UC Irvine (UCI) startup company Amberstone Biosciences received a National Science Foundation (NSF) Small Business Innovation Research (SBIR) funding grant for $225,000 for their research and commercialization of a new immunotherapy technique that targets tumor cells.
“One of the major bottlenecks in immunotherapy development is starting with a drug library, then onto the discovery phase to identify a handful of therapeutic candidates and then preclinical and clinical evaluation phases,” said Weian Zhao, Amberstone Biosciences co-founder and UCI associate professor of Pharmaceutical Sciences. “The discovery phase alone can take a couple of months to years, it’s extremely inefficient. That’s where our technology really comes in to help solve this unmet need.”
Amberstone Biosciences incorporates a proprietary single cell analysis technology that significantly reduces the immunotherapy discovery time as well as the cost involved. As a result, this technology can accelerate the process of discovering many immunotherapies to treat different forms of cancer.
“We can take a few months of practice down to a few weeks, which means saving lives for patients,” said Zhao. “Some patients have very little time to wait, so with our technology, we have the potential to develop a personalized treatment for the patient in a clinically relevant timeframe.”
Zhao, an investigator of the funded research, also added that typical cancer treatments have often provided a one-size-fits-all approach, like chemotherapy drugs, which can incur adverse side effects for the patient.
The technology works by utilizing targeted therapeutics that can unleash the patient’s own immune system to attack tumors.
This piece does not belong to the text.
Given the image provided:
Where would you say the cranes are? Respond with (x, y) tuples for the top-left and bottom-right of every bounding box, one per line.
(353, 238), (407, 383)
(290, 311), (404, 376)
These types of immunotherapies can potentially cure the patient’s cancer, significantly extend life expectancy or improve quality of life.
With the funding, the startup plans to test the feasibility of the technology, which could allow the company to partner with major pharmaceutical companies as well as open the door to apply for a potentially larger phase two SBIR grant.
“By developing this new technology to help patients, whether it’s cancer or something else, that’s what drives our lab,” said Zhao. “We are very appreciative of all the opportunities to develop novel technologies, start companies and work with industry and resources, like [UC Beall] Applied Innovation because it helps us achieve our goals quicker.”